Paul starts his 2nd Missionary Journey

Acts 15:36-38 Some time later in 50AD, Paul suggests that he and Barnabas leave Antioch and return to the towns in Galatia and Pisidia that they visited on their previous journey (see Map 23). They have an argument about whether to take John Mark with them again, and agree to go their separate ways. Barnabas also disagrees with Paul, around this time, about whether Gentile believers should be circumcised and whether Jewish believers should eat with Gentiles (see Galatians 2:13). This may be the reason why Barnabas decides to re-visit the Jewish believers in Cyprus, while Paul re-visits the Gentile believers in Galatia.

Acts 15:39      Barnabas sets sail for Salamis (see 1 on Map 24) with his young nephew, John Mark, and revisits the Jewish believers they’d visited with Paul in Cyprus (where Barnabas was born – see Colossians 4:10 & Acts 4:36).

 

Map of Paul's Second Missionary Journey

Map 24  Paul's Second Missionary Journey

 

Acts 15:40-41 Paul is joined by Silas (‘Silvanus’ in Latin – see 1 Thessalonians 1:1, 2 Thessalonians 1:1, 2 Corinthians 1:19 & 1 Peter 5:12). Silas is from the Jerusalem Christian community (see Acts 15:22-35). They travel through Syria and Cilicia encouraging the new believers there (see 2 on Map 24). To reach Galatia from the Mediterranean coastal plain near Tarsus, they travel through the 'Cilician Gates', a steep-sided gorge that forms a pass through the eastern block of the Taurus Mountains - and which is still followed by today's travellers on the motorway. 

 

The Cilician Gates

Paul travelled through the 'Cilician Gates'  (Acts 15:41)

 

Acts 16:1-5     Paul and Silas pass through Derbe and go on to Lystra – where Paul had been stoned by the Jews and left for dead on his first visit (see Acts 14:19).

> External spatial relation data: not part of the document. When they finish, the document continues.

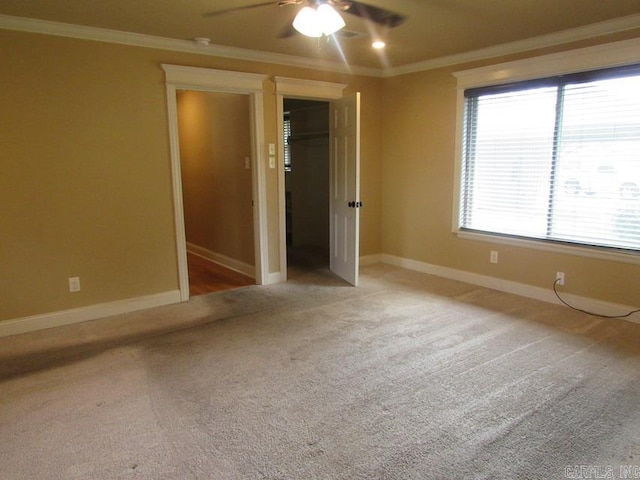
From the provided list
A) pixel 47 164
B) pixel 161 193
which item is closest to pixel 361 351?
pixel 161 193

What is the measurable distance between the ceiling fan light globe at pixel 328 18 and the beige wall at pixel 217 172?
2108 millimetres

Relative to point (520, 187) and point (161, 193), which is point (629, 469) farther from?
point (161, 193)

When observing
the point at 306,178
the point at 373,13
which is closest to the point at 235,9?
the point at 373,13

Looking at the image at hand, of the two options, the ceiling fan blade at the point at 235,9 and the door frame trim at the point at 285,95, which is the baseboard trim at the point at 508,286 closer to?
the door frame trim at the point at 285,95

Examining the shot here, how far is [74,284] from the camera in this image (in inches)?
143

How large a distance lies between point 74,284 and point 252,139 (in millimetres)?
2174

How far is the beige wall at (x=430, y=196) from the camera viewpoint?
162 inches

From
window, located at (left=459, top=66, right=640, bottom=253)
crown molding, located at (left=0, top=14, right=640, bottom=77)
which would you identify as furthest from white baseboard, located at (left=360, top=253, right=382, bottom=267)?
crown molding, located at (left=0, top=14, right=640, bottom=77)

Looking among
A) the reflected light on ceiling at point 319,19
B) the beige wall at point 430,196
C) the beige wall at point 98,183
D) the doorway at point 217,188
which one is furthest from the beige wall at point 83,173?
the beige wall at point 430,196

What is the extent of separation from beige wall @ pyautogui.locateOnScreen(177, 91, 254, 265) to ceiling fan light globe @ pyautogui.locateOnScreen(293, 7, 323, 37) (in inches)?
79.3

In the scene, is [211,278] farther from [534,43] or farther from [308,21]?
[534,43]

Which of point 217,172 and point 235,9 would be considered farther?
point 217,172

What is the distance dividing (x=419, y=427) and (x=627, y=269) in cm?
255

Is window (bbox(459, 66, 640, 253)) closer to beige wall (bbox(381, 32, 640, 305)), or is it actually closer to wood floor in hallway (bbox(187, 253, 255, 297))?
beige wall (bbox(381, 32, 640, 305))
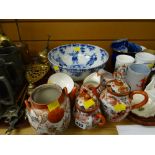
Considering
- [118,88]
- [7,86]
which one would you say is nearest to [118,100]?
[118,88]

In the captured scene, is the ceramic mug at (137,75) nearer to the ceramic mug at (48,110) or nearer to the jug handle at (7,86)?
the ceramic mug at (48,110)

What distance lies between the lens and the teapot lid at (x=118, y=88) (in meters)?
0.56

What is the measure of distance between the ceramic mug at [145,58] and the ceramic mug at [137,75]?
3 cm

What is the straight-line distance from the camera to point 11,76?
65 cm

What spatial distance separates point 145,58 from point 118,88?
0.79ft

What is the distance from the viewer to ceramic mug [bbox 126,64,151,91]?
25.3 inches

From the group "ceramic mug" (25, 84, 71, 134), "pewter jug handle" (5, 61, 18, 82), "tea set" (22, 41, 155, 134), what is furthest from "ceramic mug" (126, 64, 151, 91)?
"pewter jug handle" (5, 61, 18, 82)

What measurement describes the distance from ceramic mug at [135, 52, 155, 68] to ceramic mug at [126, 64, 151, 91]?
0.08 feet

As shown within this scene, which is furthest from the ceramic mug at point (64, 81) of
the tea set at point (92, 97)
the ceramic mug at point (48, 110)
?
the ceramic mug at point (48, 110)

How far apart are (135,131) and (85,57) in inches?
14.8

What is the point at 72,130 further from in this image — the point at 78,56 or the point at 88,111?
the point at 78,56

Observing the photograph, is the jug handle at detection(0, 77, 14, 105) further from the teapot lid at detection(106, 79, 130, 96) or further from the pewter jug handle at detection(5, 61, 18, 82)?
the teapot lid at detection(106, 79, 130, 96)

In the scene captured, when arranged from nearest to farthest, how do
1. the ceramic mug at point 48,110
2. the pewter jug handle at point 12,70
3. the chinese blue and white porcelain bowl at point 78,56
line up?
the ceramic mug at point 48,110 < the pewter jug handle at point 12,70 < the chinese blue and white porcelain bowl at point 78,56
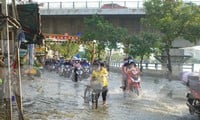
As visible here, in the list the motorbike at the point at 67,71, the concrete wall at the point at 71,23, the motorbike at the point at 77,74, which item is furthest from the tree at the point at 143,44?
the motorbike at the point at 77,74

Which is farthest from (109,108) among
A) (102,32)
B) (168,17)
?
(102,32)

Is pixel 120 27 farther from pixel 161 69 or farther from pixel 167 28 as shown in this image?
pixel 167 28

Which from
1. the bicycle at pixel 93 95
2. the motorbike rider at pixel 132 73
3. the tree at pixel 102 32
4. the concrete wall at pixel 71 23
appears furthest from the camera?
the concrete wall at pixel 71 23

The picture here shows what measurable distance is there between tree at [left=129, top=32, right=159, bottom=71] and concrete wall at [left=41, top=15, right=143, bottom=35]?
116 inches

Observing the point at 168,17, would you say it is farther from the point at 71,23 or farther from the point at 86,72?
the point at 71,23

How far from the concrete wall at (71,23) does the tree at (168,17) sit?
595 cm

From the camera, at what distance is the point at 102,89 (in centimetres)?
1445

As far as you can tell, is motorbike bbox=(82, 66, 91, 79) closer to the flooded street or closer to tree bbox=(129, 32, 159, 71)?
tree bbox=(129, 32, 159, 71)

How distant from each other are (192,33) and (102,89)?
21046 millimetres

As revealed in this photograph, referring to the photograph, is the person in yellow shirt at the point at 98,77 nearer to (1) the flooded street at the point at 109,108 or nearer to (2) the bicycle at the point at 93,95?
(2) the bicycle at the point at 93,95

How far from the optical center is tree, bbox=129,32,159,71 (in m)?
37.2

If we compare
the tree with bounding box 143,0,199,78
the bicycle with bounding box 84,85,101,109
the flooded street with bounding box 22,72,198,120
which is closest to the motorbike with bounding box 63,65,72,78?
the tree with bounding box 143,0,199,78

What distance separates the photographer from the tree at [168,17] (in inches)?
1319

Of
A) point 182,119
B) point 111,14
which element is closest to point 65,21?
point 111,14
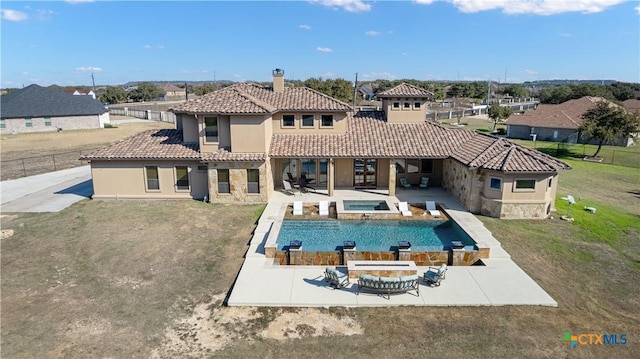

At Lystra, Paul wants Timothy to join them, but doesn’t wish to upset the local Jews a second time. Timothy is Jewish by birth (as his mother is Jewish), but he has not been circumcised according to Jewish custom as his father is Greek (a Gentile). As the advantages enjoyed by Paul are only open to a Jewish companion (such as preaching in the Jewish synagogues and entering the inner courts of the Temple in Jerusalem) Paul circumcises Timothy (as a Jewish believer in Jesus Christ).

This in no way contradicts Paul’s strongly held belief that Gentile believers do not need to be circumcised.